**Instructions for the task**
Copy out the rows below with "the viewer" substituted for every "the camera" and nothing else changed, leaving out the pictures.

**Record excerpts**
· · · · ·

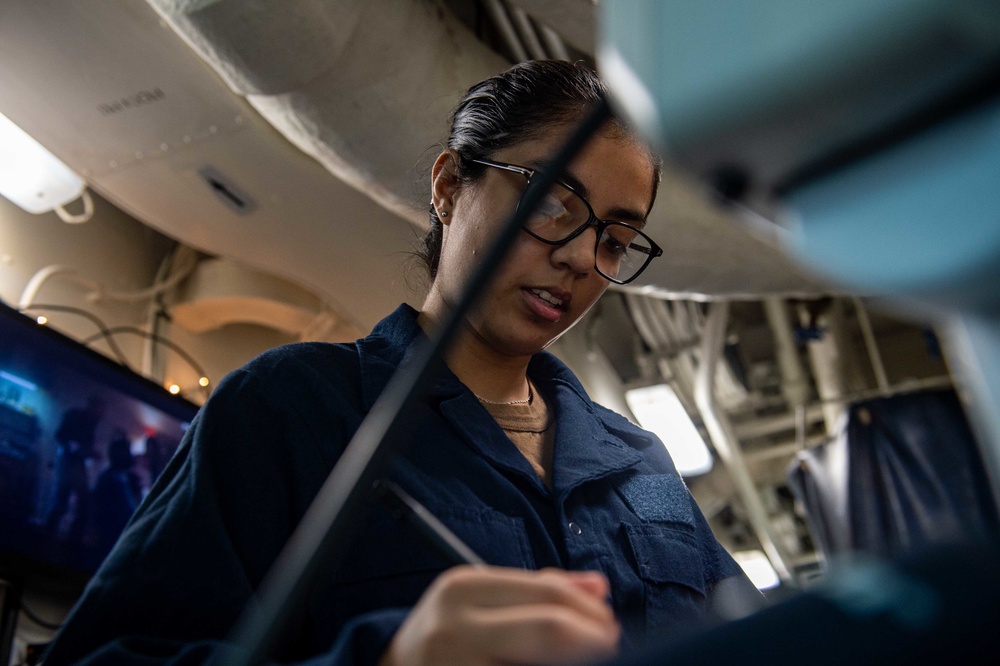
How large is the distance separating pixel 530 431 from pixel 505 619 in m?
0.68

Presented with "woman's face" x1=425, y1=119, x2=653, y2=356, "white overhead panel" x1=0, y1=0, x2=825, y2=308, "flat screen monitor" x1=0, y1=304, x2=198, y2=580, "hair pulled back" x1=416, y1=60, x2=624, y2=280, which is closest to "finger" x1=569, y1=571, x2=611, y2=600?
"woman's face" x1=425, y1=119, x2=653, y2=356

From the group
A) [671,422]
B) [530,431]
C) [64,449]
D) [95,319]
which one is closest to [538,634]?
[530,431]

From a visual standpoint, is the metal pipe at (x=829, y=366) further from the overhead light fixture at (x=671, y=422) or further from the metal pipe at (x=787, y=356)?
the overhead light fixture at (x=671, y=422)

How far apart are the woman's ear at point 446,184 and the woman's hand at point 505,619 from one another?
774 millimetres

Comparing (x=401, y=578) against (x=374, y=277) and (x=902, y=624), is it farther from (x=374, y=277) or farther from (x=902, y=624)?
(x=374, y=277)

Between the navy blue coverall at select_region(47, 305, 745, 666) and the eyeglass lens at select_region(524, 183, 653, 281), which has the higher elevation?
the eyeglass lens at select_region(524, 183, 653, 281)

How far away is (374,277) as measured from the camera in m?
2.40

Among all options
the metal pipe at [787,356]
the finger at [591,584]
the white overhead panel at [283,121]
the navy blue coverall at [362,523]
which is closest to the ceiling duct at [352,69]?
the white overhead panel at [283,121]

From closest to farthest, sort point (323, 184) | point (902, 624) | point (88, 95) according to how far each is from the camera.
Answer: point (902, 624) → point (88, 95) → point (323, 184)

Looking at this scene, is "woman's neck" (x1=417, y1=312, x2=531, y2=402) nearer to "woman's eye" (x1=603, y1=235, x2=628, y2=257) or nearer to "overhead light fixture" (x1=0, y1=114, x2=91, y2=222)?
"woman's eye" (x1=603, y1=235, x2=628, y2=257)

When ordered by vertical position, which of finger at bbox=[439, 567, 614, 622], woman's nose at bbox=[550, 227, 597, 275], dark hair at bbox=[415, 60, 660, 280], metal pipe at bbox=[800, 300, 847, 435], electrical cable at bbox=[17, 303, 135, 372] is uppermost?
metal pipe at bbox=[800, 300, 847, 435]

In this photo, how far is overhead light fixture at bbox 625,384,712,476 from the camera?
3.03 m

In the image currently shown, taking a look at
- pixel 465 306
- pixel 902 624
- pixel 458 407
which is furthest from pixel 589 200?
pixel 902 624

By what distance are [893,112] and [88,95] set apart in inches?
72.8
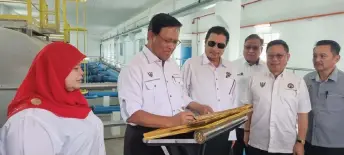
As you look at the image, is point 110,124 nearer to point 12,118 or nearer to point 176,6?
point 12,118

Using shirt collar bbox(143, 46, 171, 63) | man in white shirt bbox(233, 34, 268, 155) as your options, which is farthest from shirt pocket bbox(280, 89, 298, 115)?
shirt collar bbox(143, 46, 171, 63)

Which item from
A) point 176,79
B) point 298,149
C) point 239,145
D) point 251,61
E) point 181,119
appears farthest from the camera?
point 251,61

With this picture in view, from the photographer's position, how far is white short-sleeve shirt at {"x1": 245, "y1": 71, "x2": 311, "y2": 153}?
6.72 feet

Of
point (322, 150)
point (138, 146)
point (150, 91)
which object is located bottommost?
point (322, 150)

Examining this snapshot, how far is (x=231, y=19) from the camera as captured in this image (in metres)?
6.66

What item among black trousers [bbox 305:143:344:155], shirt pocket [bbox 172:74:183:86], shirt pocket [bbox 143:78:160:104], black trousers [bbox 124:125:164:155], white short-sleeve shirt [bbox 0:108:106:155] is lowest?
black trousers [bbox 305:143:344:155]

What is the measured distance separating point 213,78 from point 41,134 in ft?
4.50

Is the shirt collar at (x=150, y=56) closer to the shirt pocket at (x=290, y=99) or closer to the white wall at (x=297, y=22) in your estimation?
the shirt pocket at (x=290, y=99)

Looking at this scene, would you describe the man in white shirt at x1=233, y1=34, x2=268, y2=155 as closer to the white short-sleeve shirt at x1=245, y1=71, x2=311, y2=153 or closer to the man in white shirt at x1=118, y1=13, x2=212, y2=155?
the white short-sleeve shirt at x1=245, y1=71, x2=311, y2=153

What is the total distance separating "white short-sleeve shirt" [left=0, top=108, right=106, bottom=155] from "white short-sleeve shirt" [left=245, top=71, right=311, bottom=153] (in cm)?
140

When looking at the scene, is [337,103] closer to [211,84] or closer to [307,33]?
[211,84]

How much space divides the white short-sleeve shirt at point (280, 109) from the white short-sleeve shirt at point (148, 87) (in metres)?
0.78

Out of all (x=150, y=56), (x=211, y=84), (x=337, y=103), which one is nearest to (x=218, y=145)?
(x=211, y=84)

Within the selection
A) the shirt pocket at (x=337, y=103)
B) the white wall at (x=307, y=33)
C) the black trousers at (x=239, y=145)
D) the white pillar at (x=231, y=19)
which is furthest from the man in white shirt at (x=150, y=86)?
the white wall at (x=307, y=33)
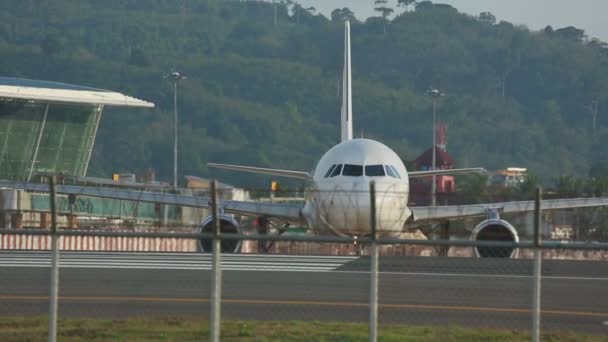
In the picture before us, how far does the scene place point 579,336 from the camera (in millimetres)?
16922

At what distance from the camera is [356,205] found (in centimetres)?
2981

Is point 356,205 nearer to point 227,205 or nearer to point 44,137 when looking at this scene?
point 227,205

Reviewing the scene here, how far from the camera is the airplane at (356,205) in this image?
30.3m

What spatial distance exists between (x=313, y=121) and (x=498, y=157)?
28.1 metres

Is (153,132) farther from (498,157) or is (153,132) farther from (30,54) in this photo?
(30,54)

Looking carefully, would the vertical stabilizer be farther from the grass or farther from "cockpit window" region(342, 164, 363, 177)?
the grass

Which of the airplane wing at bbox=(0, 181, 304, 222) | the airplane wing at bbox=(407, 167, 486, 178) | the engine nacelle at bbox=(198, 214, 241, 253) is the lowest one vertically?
the engine nacelle at bbox=(198, 214, 241, 253)

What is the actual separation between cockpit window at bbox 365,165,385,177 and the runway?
10.7 ft

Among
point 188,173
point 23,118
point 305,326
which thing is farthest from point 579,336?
point 188,173

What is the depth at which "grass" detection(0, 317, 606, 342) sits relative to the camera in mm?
16391

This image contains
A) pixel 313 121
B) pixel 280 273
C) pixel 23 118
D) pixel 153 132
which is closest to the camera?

· · · · ·

**Final result**
How large is the distance separating pixel 530 431 from pixel 505 619 in m?
0.68

Presented with "woman's face" x1=425, y1=119, x2=653, y2=356, "white overhead panel" x1=0, y1=0, x2=825, y2=308, "flat screen monitor" x1=0, y1=304, x2=198, y2=580, "hair pulled back" x1=416, y1=60, x2=624, y2=280, which is closest to "finger" x1=569, y1=571, x2=611, y2=600?
"woman's face" x1=425, y1=119, x2=653, y2=356

From the group
A) [671,422]
B) [530,431]
C) [64,449]
D) [95,319]
which one is closest to [538,634]?
[530,431]

From a visual standpoint, is the metal pipe at (x=829, y=366) further from the overhead light fixture at (x=671, y=422) or further from the metal pipe at (x=787, y=356)?
the overhead light fixture at (x=671, y=422)

How far apart are the woman's ear at point 446,184 and the woman's hand at point 505,619 from one another?
774 millimetres

Comparing (x=401, y=578) against (x=374, y=277) and (x=902, y=624), is it farther from (x=374, y=277) or farther from (x=902, y=624)?
(x=374, y=277)

Between the navy blue coverall at select_region(47, 305, 745, 666) and the eyeglass lens at select_region(524, 183, 653, 281), which has the higher elevation?
the eyeglass lens at select_region(524, 183, 653, 281)

How far away is (374,277) as measured from the viewer in m?
2.40

Among all options
the metal pipe at [787,356]
the finger at [591,584]
the white overhead panel at [283,121]
the navy blue coverall at [362,523]
which is closest to the ceiling duct at [352,69]?
the white overhead panel at [283,121]

From closest to farthest, sort point (323, 184) | point (902, 624) | point (88, 95) according to how far each is from the viewer.
Answer: point (902, 624) → point (88, 95) → point (323, 184)

Looking at this scene, is "woman's neck" (x1=417, y1=312, x2=531, y2=402) nearer to "woman's eye" (x1=603, y1=235, x2=628, y2=257) or nearer to "overhead light fixture" (x1=0, y1=114, x2=91, y2=222)?
"woman's eye" (x1=603, y1=235, x2=628, y2=257)

When ordered by vertical position, which of finger at bbox=[439, 567, 614, 622], woman's nose at bbox=[550, 227, 597, 275], dark hair at bbox=[415, 60, 660, 280], metal pipe at bbox=[800, 300, 847, 435], electrical cable at bbox=[17, 303, 135, 372] is uppermost?
metal pipe at bbox=[800, 300, 847, 435]

In this photo, how far is overhead light fixture at bbox 625,384,712,476 from the viewer?
3.03 m

In the image currently shown, taking a look at
- pixel 465 306
- pixel 902 624
- pixel 458 407
which is furthest from pixel 589 200?
pixel 902 624

By what distance are [893,112] and [88,95] set apart in inches?
72.8
As you look at the image, is point 110,124 nearer to point 12,118 or nearer to point 176,6?
point 12,118

Using shirt collar bbox(143, 46, 171, 63) | man in white shirt bbox(233, 34, 268, 155) as your options, which is farthest from shirt pocket bbox(280, 89, 298, 115)?
shirt collar bbox(143, 46, 171, 63)

Which item from
A) point 176,79
B) point 298,149
C) point 239,145
D) point 251,61
E) point 181,119
appears farthest from the viewer?
point 251,61

With this picture in view, from the photographer's position, how far is white short-sleeve shirt at {"x1": 245, "y1": 71, "x2": 311, "y2": 153}?
6.72 feet

Of
point (322, 150)
point (138, 146)
point (150, 91)
which object is located bottommost?
point (322, 150)

Examining this snapshot, how far is (x=231, y=19) from the viewer as captured in this image (in metres)?
6.66

What item among black trousers [bbox 305:143:344:155], shirt pocket [bbox 172:74:183:86], shirt pocket [bbox 143:78:160:104], black trousers [bbox 124:125:164:155], white short-sleeve shirt [bbox 0:108:106:155] is lowest?
black trousers [bbox 305:143:344:155]

What is the measured distance separating point 213,78 from point 41,134 in ft?
4.50

Is the shirt collar at (x=150, y=56) closer to the shirt pocket at (x=290, y=99) or closer to the white wall at (x=297, y=22) in your estimation?
the shirt pocket at (x=290, y=99)

Looking at this scene, would you describe the man in white shirt at x1=233, y1=34, x2=268, y2=155 as closer to the white short-sleeve shirt at x1=245, y1=71, x2=311, y2=153 or closer to the man in white shirt at x1=118, y1=13, x2=212, y2=155?
the white short-sleeve shirt at x1=245, y1=71, x2=311, y2=153

What is the total distance separating "white short-sleeve shirt" [left=0, top=108, right=106, bottom=155] from "white short-sleeve shirt" [left=245, top=71, right=311, bottom=153] (in cm)?
140

When looking at the scene, is [337,103] closer to [211,84] or closer to [307,33]?
[211,84]

How much space divides the white short-sleeve shirt at point (280, 109) from the white short-sleeve shirt at point (148, 87) (in metres)?
0.78

Out of all (x=150, y=56), (x=211, y=84), (x=337, y=103), which one is nearest to (x=218, y=145)?
(x=211, y=84)

Within the selection
A) the shirt pocket at (x=337, y=103)
B) the white wall at (x=307, y=33)
C) the black trousers at (x=239, y=145)
D) the white pillar at (x=231, y=19)
which is furthest from the man in white shirt at (x=150, y=86)?
the white wall at (x=307, y=33)
In the picture before us, how far does the scene place point 579,336 from the viewer (in millimetres)?
16922

At what distance from the viewer is [356,205] found (in centimetres)?
2981

Is point 356,205 nearer to point 227,205 or nearer to point 44,137 when looking at this scene?
point 227,205

Reviewing the scene here, how far from the viewer is the airplane at (356,205) in this image?
30.3m

What spatial distance exists between (x=313, y=121) and (x=498, y=157)?
28.1 metres

Is (153,132) farther from (498,157) or is (153,132) farther from (30,54) in this photo?
(30,54)

Looking carefully, would the vertical stabilizer be farther from the grass or farther from "cockpit window" region(342, 164, 363, 177)?
the grass

Which of the airplane wing at bbox=(0, 181, 304, 222) | the airplane wing at bbox=(407, 167, 486, 178) | the engine nacelle at bbox=(198, 214, 241, 253) is the lowest one vertically?
the engine nacelle at bbox=(198, 214, 241, 253)

What is the actual separation between cockpit window at bbox 365,165,385,177 and the runway?
10.7 ft

Among
point 188,173
point 23,118
point 305,326
which thing is farthest from point 579,336?
point 188,173

What is the depth at which "grass" detection(0, 317, 606, 342) sits relative to the viewer in mm?
16391

This image contains
A) pixel 313 121
B) pixel 280 273
C) pixel 23 118
D) pixel 153 132
which is closest to the viewer?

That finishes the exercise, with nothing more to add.